No ano passado, 2020, por conta da pandemia do SARS-CoV2 (Covid-19), fiquei receoso para viagens, mais ainda de avião, e me afastei dele por meses


Em 17 de fevereiro, estava no aniversário do meu neto Bernardo. Completou três anos de vida na capital paulista. No ano passado, 2020, por conta da pandemia do SARS-CoV2 (Covid-19), fiquei receoso para viagens, mais ainda de avião, e me afastei dele por meses. Mantinha contato por imagens de celular ou computador, algo que dificulta observar detalhes do crescimento e amadurecimento de uma criança. Interessante lembrar: no aniversário de um ano de vida, ele começava a dar os primeiros passos e em seguida uma leve carreira com pequenas quedas, na maioria das vezes me angustiava; 12 meses depois, ele começava a desenvolver a linguagem: Vovô! Óia vovô, passarinho. Olhava para o céu e completava: Vovô Sergio, vovô... Um monte de passarinho. Óia! Na distância, e ao longo dos meses, não percebi que além da parte motora, da linguagem - frases completas e bem elaboradas, ele evoluiu na imaginação. Uma percepção do significado das coisas. Assemelha-se a um cientista nas inquirições: Por quê? Por quê? Sim, uma pergunta aparentemente simples, mas fundamental para o entendimento das coisas da vida. Um questionamento essencial. Algo básico para tudo na vida: Por que isso? Por que aquilo? Uma busca constante por respostas, mas que as crianças as usam sem angústias, apenas pela curiosidade. Sem a necessidade da racionalidade extrema. A criança o utiliza com naturalidade.
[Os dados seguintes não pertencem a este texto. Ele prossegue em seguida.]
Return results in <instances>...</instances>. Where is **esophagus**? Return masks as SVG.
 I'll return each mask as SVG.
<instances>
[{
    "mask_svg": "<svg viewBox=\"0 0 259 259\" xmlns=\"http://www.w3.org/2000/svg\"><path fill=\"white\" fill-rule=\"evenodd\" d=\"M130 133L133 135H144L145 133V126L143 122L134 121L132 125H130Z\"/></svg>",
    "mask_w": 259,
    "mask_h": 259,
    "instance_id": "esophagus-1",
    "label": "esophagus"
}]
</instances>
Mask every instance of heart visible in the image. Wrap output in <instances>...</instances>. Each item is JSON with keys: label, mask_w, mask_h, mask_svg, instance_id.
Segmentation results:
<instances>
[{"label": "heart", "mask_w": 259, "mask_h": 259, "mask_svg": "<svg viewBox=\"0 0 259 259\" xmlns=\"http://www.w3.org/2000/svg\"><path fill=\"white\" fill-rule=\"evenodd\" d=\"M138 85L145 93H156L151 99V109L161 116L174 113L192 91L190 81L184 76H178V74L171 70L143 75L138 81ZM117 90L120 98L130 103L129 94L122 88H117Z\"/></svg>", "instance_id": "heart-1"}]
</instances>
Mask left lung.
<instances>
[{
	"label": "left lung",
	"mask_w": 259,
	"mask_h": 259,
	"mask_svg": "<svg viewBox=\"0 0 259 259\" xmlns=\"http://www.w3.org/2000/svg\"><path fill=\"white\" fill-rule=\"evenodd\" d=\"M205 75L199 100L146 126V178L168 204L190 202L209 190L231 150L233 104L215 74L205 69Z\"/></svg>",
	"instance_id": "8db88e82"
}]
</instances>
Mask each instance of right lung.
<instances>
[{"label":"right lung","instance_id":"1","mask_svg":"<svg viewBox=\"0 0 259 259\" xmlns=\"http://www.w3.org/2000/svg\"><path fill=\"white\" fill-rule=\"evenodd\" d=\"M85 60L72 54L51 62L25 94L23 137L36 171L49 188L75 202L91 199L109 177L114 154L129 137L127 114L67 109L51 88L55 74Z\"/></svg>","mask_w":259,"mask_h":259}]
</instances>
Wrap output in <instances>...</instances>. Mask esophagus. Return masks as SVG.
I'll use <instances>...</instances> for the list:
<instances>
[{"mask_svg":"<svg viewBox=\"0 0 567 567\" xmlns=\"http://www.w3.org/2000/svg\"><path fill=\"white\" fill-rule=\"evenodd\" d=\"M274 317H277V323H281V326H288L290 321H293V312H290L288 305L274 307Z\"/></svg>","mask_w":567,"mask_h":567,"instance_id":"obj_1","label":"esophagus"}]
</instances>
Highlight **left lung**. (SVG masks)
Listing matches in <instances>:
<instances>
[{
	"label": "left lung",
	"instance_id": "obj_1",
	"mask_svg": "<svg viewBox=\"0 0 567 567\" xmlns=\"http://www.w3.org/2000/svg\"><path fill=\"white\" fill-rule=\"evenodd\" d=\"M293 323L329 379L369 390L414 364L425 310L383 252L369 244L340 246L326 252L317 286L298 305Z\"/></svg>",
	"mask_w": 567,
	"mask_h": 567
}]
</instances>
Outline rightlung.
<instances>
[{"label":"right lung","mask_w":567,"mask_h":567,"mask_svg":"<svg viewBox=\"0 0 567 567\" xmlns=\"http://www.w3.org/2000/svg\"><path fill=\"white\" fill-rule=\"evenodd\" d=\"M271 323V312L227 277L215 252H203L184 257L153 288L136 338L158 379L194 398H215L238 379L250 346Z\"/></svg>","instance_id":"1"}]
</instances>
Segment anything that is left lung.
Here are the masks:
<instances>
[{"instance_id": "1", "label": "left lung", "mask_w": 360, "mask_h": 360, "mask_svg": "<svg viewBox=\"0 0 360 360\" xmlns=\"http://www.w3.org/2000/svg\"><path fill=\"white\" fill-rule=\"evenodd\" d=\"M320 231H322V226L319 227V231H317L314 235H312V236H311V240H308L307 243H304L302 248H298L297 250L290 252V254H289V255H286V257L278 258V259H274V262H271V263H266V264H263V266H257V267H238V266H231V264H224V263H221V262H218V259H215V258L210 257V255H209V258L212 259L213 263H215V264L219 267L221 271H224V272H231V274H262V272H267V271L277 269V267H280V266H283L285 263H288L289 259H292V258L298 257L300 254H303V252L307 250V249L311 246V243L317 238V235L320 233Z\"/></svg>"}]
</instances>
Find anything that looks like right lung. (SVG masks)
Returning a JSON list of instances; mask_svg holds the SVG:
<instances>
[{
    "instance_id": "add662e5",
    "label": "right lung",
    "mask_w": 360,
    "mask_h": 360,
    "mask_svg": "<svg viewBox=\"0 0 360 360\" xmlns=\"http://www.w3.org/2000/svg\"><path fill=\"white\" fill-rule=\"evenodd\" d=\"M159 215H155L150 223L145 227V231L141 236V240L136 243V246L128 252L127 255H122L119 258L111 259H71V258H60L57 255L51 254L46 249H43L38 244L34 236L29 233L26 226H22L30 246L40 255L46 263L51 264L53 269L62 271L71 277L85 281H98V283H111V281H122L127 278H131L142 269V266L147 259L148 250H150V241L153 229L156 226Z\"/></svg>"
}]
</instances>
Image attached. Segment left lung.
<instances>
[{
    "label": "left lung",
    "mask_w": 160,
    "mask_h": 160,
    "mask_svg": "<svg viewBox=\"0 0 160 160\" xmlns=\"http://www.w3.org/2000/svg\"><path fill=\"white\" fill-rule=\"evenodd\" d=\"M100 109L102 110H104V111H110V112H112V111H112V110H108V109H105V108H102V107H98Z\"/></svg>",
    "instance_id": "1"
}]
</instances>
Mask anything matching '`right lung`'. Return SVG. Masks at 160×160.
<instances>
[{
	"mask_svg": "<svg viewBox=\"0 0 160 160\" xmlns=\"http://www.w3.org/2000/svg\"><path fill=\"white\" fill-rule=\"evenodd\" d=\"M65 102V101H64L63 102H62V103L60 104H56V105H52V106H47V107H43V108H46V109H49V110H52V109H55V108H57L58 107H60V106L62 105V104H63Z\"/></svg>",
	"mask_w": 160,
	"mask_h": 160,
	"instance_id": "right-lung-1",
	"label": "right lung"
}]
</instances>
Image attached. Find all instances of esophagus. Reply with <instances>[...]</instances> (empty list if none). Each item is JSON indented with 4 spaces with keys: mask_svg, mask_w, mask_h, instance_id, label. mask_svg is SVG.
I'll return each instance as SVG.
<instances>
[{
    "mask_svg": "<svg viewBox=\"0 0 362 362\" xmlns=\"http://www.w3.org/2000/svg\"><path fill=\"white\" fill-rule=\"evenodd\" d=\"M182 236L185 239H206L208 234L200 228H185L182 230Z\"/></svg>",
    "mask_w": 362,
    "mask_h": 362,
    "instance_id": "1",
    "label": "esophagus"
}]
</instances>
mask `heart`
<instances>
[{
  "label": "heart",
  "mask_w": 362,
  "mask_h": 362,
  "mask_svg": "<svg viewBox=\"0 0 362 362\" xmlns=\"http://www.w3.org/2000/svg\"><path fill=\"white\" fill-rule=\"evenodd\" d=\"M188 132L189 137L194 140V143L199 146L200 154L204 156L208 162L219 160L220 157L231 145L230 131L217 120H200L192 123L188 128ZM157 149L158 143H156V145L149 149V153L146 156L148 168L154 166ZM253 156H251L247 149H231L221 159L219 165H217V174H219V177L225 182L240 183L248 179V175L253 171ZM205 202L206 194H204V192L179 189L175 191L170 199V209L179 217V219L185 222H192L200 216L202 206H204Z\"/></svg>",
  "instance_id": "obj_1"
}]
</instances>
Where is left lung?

Nos poucos dias que permanecemos juntos, ele me surpreendia a todo instante. Aos três anos de idade, embora inquiridor, ele vive como se tudo fosse doado pela natureza, sem um preço, como uma dádiva do céu. Em seu estilo de vida, acrescentou a imaginação. Na inocência do isolamento do apartamento, alternados com pequenos passeios em parques e praças, sem a presença de outras crianças em escolas ou creches, ele faz do seu pequeno quarto, uma ilha de ilusões. Nas figuras de animais da parede do quarto se sobressaem baleias, tubarões, golfinhos e peixes. De repente, ele vem à sala e me chama. Vovô! Vovô Sergio! Vamos pescar. Mas Bernardo, eu lembro a ele, vovô já falou, quando você estiver maior, vovô leva para pescar no rio Itapemirim, lá em Cachoeiro, onde vovô mora. Não vovô. É de mentirinha, lá no meu quarto. Me puxa pela mão e me leva ao quarto. Retira a parte de baixo da cama, estica o lençol e diz: O mar... Pega os brinquedos: concha, estrela do mar, peixes, tubarões, golfinhos e estende na cama transformada no mar. Antes de deixar a concha sobre o lençol, ele diz, colocando-a próximo ao meu ouvido: ouve vovô, as ondas do mar. Eu digo: verdade, Bernardo. Vovô ouve: chuá... chuá... O barulho do mar de Itapoã em Vila Velha. Vovô, vamos pescar. Volta correndo à sala e pede: Vovó Bila, as varas para pescar? Onde estão? Retorna com duas pequenas varetas. Me entrega uma e estende a mão e diz: a isca, vovô! Uma minhoquinha. Pede para que eu ajeite a isca e começamos uma pequena aventura. Digo que estamos próximos ao mar que tome cuidado, ainda não sabe nadar, que coloque a bóia, os itens de segurança... Ele completa: Não, vovô! É de mentirinha... E começa a rir.